= John Francis Hobler =

Jean-François Hobler (Morges, February 1727 - Soho, London, 25 June 1794 ) was a Swiss-born, naturalised-English, watchmaker.

He migrated from Switzerland to London in the early to mid 18th century, John Francis Hobler (as he was commonly known) married Charlotte Elizabeth Claudon, circa 1753.

A watch and clock maker based in Soho Square, he worked with his son Jean Paul Hobler. The Hobler & Son workshop was based in Porter Street in Newport Market. Their watches were renowned for the blending of Huguenot silver techniques with traditional watchmaking. A popular middle class accessory, Hobler watches were also exported to America and the East Indies.

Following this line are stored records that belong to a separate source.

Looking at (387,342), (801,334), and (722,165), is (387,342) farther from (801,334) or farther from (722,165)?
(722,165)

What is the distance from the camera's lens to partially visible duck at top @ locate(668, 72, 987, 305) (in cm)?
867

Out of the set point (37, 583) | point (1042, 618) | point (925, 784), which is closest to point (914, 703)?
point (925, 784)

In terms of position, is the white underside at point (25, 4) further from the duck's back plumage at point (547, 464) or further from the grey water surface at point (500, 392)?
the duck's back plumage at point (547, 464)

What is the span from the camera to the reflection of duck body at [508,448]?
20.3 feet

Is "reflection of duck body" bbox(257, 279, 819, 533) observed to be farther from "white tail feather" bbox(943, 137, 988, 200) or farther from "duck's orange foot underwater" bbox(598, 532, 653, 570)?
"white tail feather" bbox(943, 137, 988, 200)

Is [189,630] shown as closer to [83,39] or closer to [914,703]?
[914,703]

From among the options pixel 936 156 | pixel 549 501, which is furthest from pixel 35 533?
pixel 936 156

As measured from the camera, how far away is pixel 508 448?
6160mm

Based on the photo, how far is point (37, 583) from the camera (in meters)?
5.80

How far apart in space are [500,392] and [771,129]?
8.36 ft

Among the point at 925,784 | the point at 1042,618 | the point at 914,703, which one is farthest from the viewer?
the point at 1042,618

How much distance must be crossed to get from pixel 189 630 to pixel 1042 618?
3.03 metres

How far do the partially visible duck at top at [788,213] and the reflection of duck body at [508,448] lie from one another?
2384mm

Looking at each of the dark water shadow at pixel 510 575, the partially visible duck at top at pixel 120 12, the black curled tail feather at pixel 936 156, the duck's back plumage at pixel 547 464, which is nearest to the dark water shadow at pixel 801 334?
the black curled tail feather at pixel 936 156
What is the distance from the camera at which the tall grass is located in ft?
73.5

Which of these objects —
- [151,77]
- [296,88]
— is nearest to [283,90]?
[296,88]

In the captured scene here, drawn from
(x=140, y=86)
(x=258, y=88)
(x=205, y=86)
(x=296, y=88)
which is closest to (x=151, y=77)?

John Francis Hobler and wife Charlotte had four children of whom two were well known throughout London aristocracy. Youngest son, James Francis Helvetius Hobler was the Principal Clerk to the Lord Mayors of London for more than 50 years. James Francis Hobler is mentioned in the writings of Charles Dickens and George Augustus Sala. His eldest son, Jean Paul Hobler, was a respected alto tenor who gave grand performances at Westminster Abbey, the Drury Lane Theatre and Coleman's Theatre.

Jean Francis Hobler is buried at St Anne's Church, Soho, London, England.